Her love of sunshine notwithstanding, Jo lasted outside only another fifteen minutes before she had a coughing fit so intense it left her pale and shaken. He didn’t give her a choice this time, simply scooped her into his arms and carried her inside to her bedroom.
“Rest there and I’ll find Easton to help you.”
“Bother. She...has enough...to do. Just need water and...minute to catch my breath.”
He went for a glass of water and returned to Jo’s bedroom with it, then sent a quick text to Easton explaining the situation.
“I can see you sending out an SOS over there,” Jo muttered with a dark look at the phone in his hand.
“Who, me? I was just getting in a quick game of solitaire while I wait for you to stop coughing.”
She snorted at the lie and shook her head. “You didn’t need to call her.

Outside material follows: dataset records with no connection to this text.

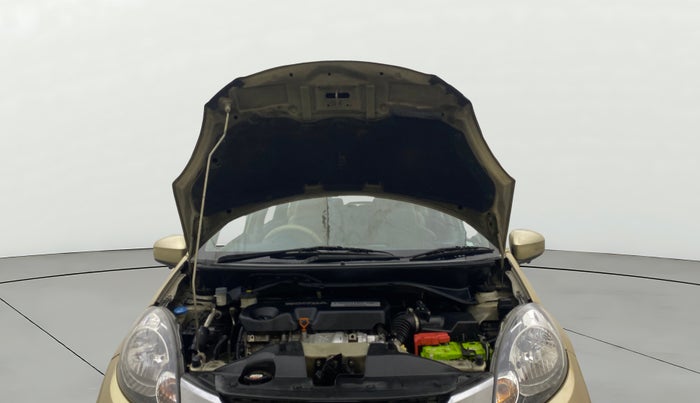 2015 Honda Mobilio 1.5L I-DTEC V, Diesel, Manual, 73,407 km, Open Bonet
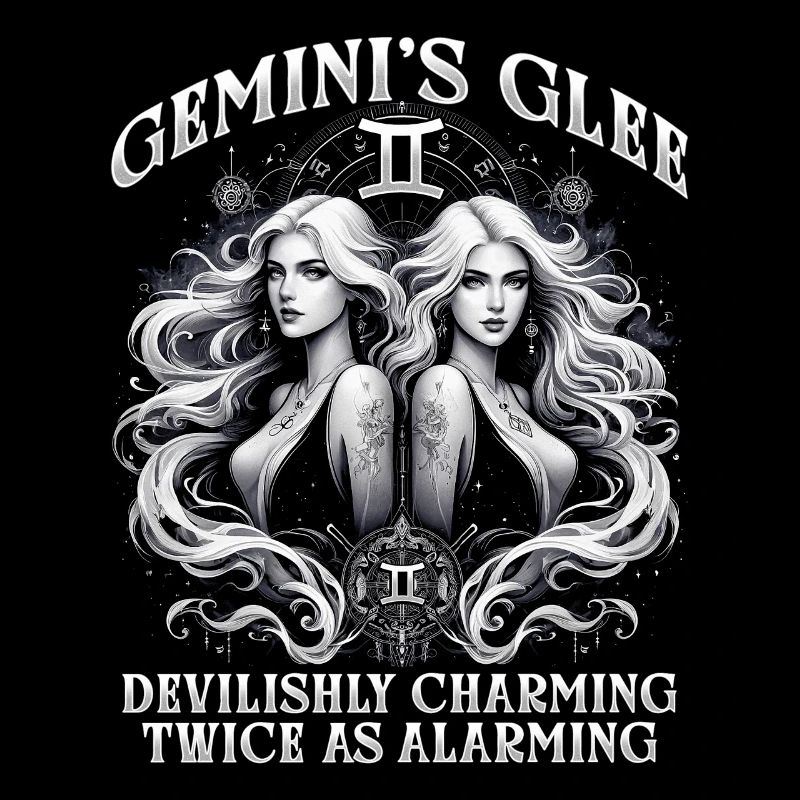 Horoscope Gemini Gemini's Glee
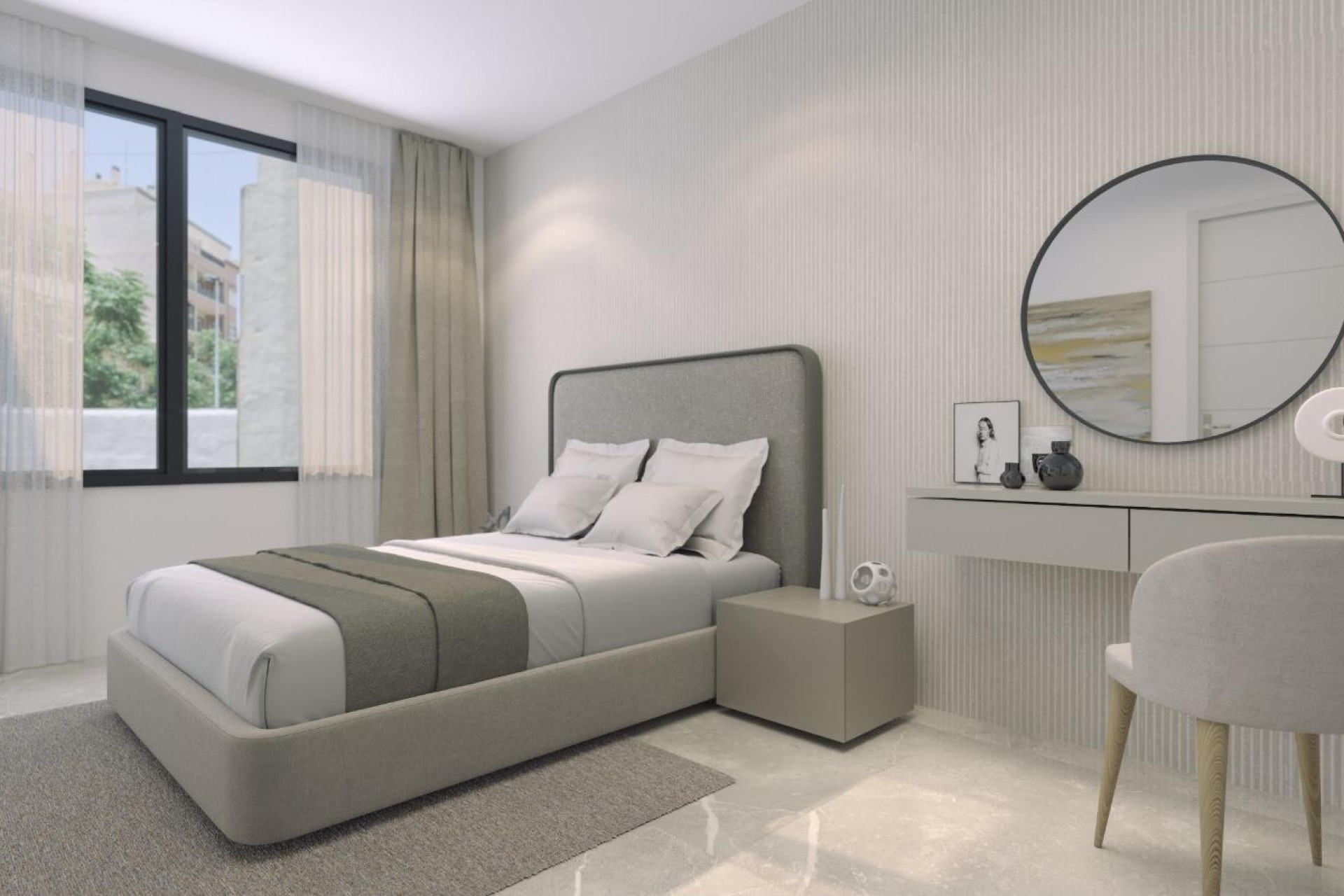 Nieuwbouw Woningen - Apartment - Torrevieja - Playa de El Cura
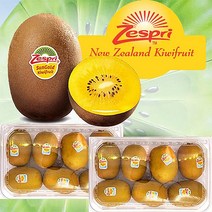 제스프리 골드키위 7과 (중/680g내외) 골든키위, 단품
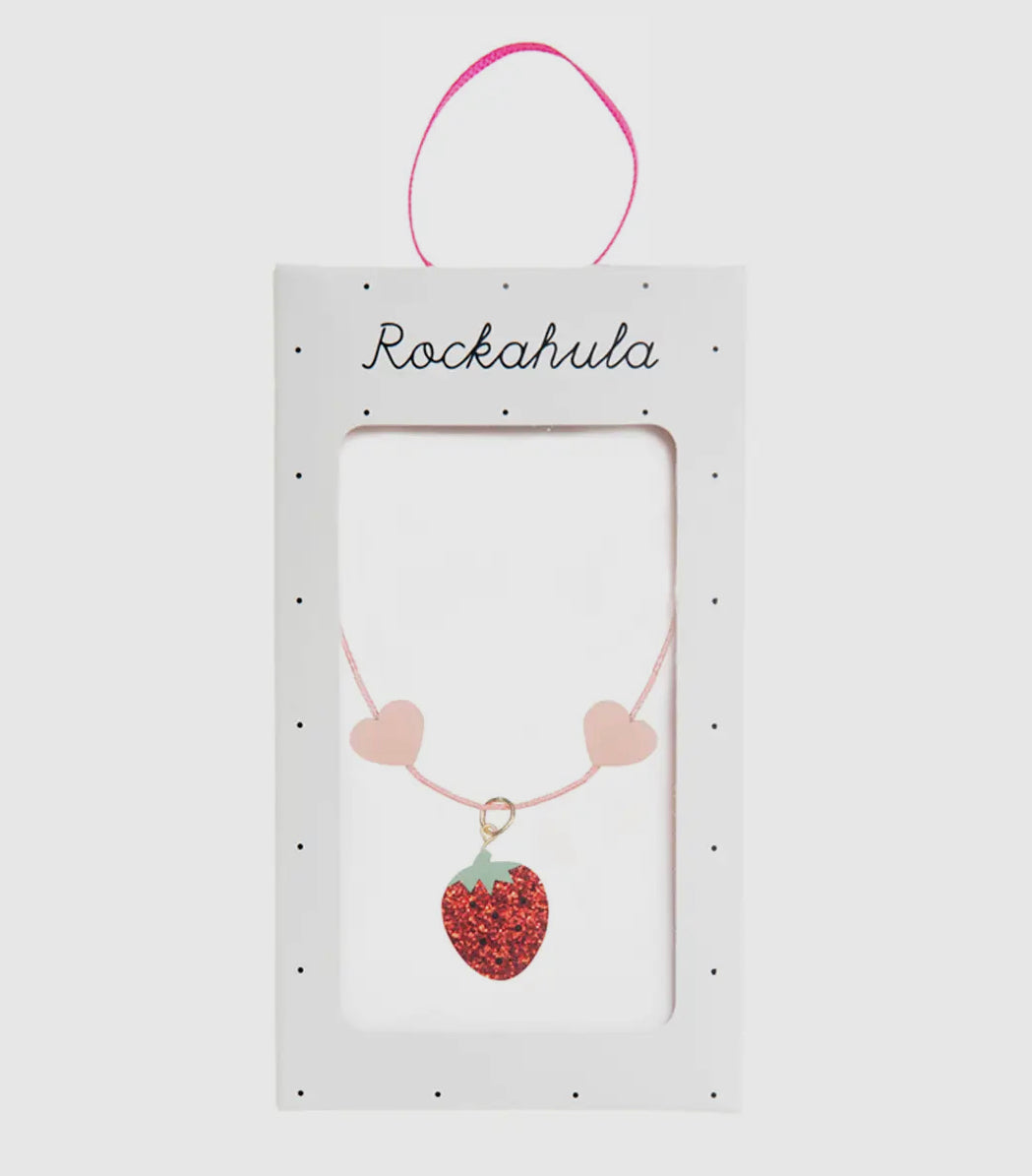 Strawberry Fair Necklace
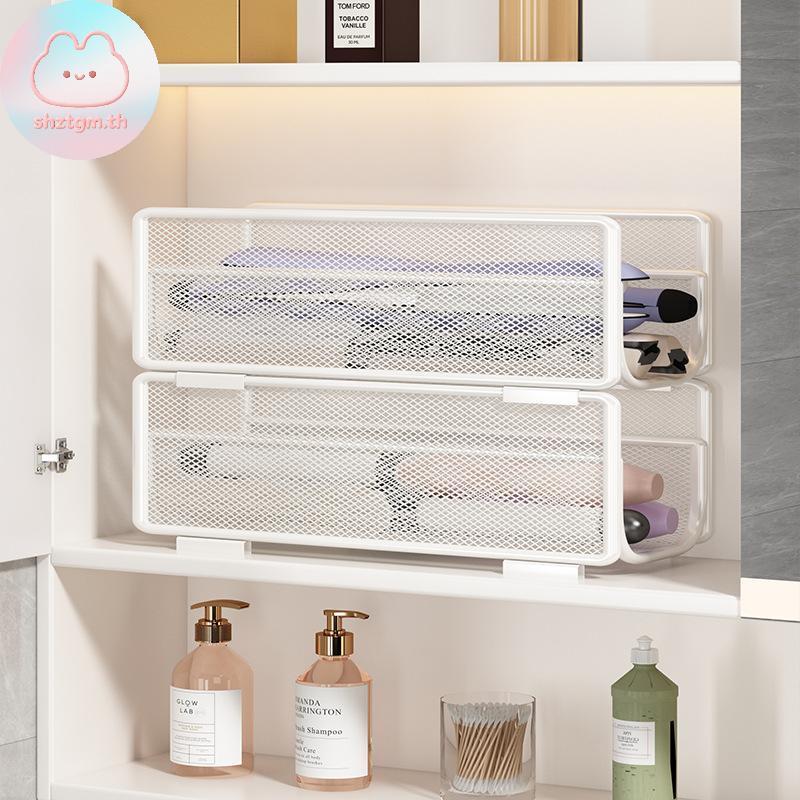 SHZTGM U-Stack Hair Tool Organizer, ชั้นวางเหล็กดัด, ที่วางเคาน์เตอร์ TH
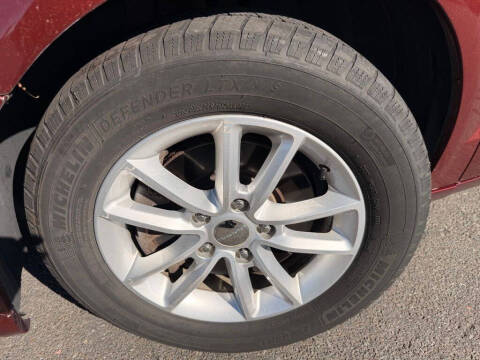 2018 Dodge Grand Caravan SXT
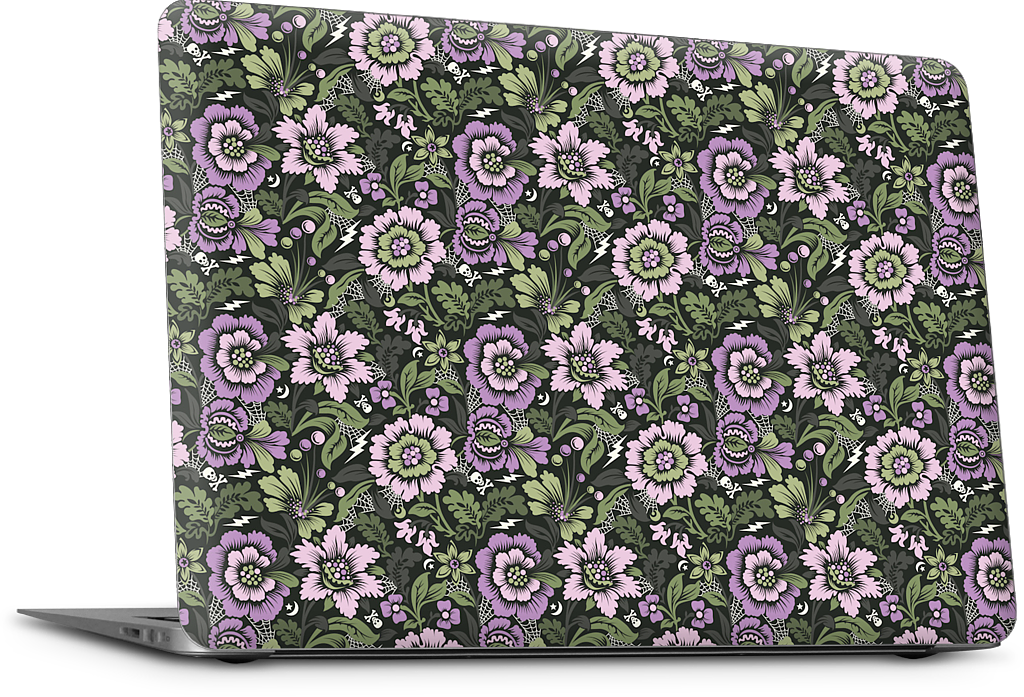 Absinthe MacBook Skin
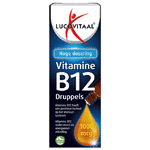 lucovitaal vitamine b12 druppels, 50 ml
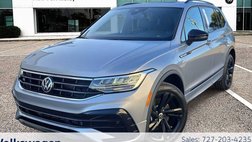 2023 Volkswagen Tiguan SE R-Line Black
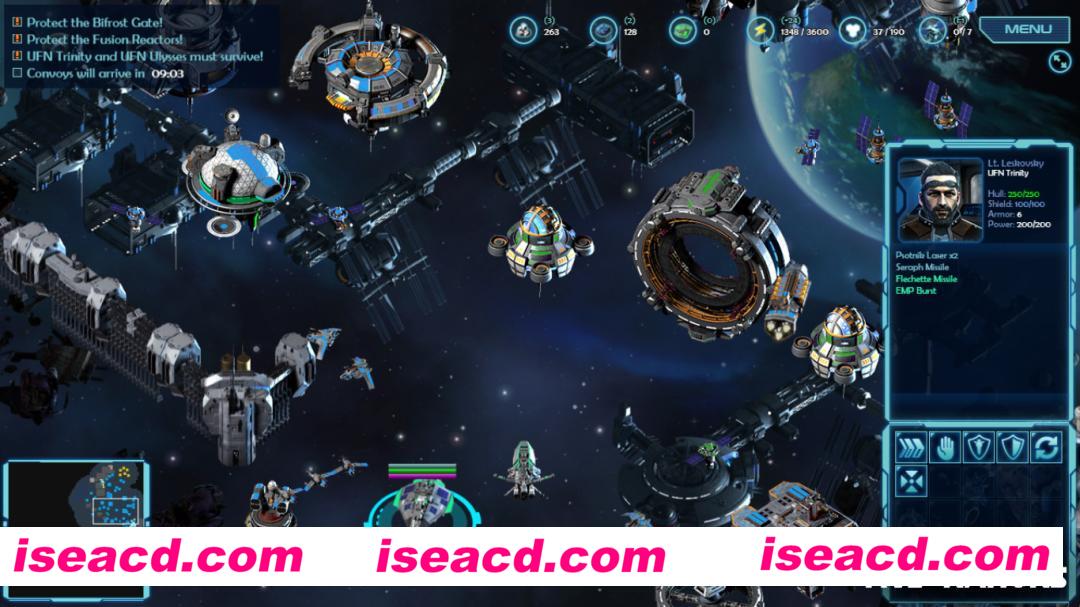 图片[2]-【即时战略/中文/3D】五军争霸/Five Nations V1.2.3+全DLC整合版 【1.1G/新作】-嘤嘤怪之家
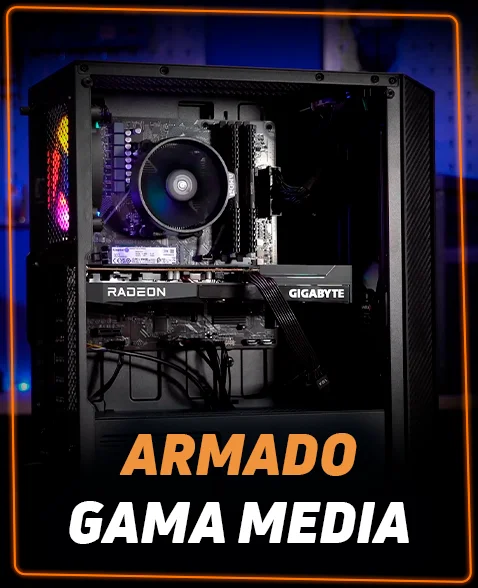 Armado Gama Media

I hate being so much of a nuisance to everyone.”
He finished the text and covered her hand with his. “Serves us right for all the bother we gave you.”
“I think you boys used to stay up nights just thinking about new ways to get into trouble, didn’t you?”
“We had regular meetings every afternoon, just to brainstorm.”
“I don’t doubt it.” She smiled weakly. “At least by the middle of high school you settled down some. Though there was that time senior year you got kicked off the baseball team. That nonsense about cheating, which I know you would never do, and so I tried to tell the coach but he wouldn’t listen. You never did tell us what that was really all about.”
He frowned. He could have told her what it had been about. Tess Jamison and more of her lies about him. If anyone had stayed up nights trying to come up with ways to make someone else’s life harder, it would have been Tess. She had made as much trouble as she could for him, for reasons he still didn’t understand.
“High school was a long time ago. Why don’t I tell you about my latest trip to Cambodia when I visited Angkor Wat?”
He described the ancient temple complex that had been unknown to the outside world until 1860, when a French botanist stumbled upon it. He was describing the nearby city of Angkor Thom when he looked down and saw her eyes were closed, her breathing regular.
He arranged a knit throw over her and slipped off her shoes, which didn’t elicit even a hint of a stir out of her. That she could fall asleep so instantaneously worried him and he hoped their short excursion outside hadn’t been too much for her.